Non-transitory computer-readable storage media (devices) includes RAM, ROM, EEPROM, CD-ROM, solid state drives (“SSDs”) (e.g., based on RAM), Flash memory, phase-change memory (“PCM”), other types of memory, other optical disk storage, magnetic disk storage or other magnetic storage devices, or any other medium which can be used to store desired program code means in the form of computer-executable instructions or data structures and which can be accessed by a general purpose or special purpose computer.

A “network” is defined as one or more data links that enable the transport of electronic data between computer systems and/or generators and/or other electronic devices. When information is transferred, or provided over a network or another communications connection (either hardwired, wireless, or a combination of hardwired or wireless) to a computer, the computer properly views the connection as a transmission medium. Transmissions media can include a network and/or data links which can be used to carry desired program code means in the form of computer-executable instructions or data structures and which can be accessed by a general purpose or special purpose computer. Combinations of the above should also be included within the scope of computer-readable media.

Further, upon reaching various computer system components, program code means in the form of computer-executable instructions or data structures can be transferred automatically from transmission media to non-transitory computer-readable storage media (devices) (or vice versa). For example, computer-executable instructions or data structures received over a network or data link can be buffered in RAM within a network interface generator (e.g., a “NIC”), and then eventually transferred to computer system RAM and/or to less volatile computer storage media (devices) at a computer system. Thus, it should be understood that non-transitory computer-readable storage media (devices) can be included in computer system components that also (or even primarily) utilize transmission media.

Computer-executable instructions comprise, for example, instructions and data which, when executed by a processor, cause a general purpose computer, special purpose computer, or special purpose processing device to perform a certain function or group of functions. In some embodiments, computer-executable instructions are executed by a general purpose computer to turn the general purpose computer into a special purpose computer implementing elements of the disclosure. The computer-executable instructions may be, for example, binaries, intermediate format instructions such as assembly language, or even source code. Although the subject matter has been described in language specific to structural features and/or methodological acts, it is to be understood that the subject matter defined in the appended claims is not necessarily limited to the described features or acts described above. Rather, the described features and acts are disclosed as example forms of implementing the claims.

Provided data ▸
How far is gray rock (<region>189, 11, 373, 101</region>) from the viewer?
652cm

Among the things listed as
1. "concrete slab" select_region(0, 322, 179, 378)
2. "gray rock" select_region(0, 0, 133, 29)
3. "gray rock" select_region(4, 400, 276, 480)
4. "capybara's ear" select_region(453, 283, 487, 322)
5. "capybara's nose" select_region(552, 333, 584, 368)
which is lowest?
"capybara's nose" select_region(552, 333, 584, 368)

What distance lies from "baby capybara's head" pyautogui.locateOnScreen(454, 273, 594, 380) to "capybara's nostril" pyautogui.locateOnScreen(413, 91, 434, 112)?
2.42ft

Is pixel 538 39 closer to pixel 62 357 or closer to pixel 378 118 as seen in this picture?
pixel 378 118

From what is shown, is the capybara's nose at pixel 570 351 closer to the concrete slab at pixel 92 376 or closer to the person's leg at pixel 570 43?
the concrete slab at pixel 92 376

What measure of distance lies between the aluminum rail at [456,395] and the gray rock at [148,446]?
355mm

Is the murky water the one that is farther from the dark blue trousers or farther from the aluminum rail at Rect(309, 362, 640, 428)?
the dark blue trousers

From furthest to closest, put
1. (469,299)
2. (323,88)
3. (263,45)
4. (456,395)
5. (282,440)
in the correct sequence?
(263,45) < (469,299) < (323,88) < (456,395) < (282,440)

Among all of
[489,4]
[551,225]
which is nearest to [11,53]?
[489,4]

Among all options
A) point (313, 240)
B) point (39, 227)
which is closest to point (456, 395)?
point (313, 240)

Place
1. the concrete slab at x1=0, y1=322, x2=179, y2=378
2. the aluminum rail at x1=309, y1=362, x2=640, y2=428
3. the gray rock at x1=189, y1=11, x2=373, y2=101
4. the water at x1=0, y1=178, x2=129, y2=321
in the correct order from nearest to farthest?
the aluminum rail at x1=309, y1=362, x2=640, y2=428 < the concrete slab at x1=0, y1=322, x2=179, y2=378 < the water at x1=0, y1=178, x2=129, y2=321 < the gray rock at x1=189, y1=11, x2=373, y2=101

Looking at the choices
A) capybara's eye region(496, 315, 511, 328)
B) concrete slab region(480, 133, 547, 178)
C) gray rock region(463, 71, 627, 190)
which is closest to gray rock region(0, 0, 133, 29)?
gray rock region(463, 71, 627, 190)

Task requirements ▸ In the passage on computer-readable media, where can computer-executable instructions received over a network be buffered before reaching computer system RAM?

Reply to the exercise ▸ In RAM within a network interface generator, such as a NIC.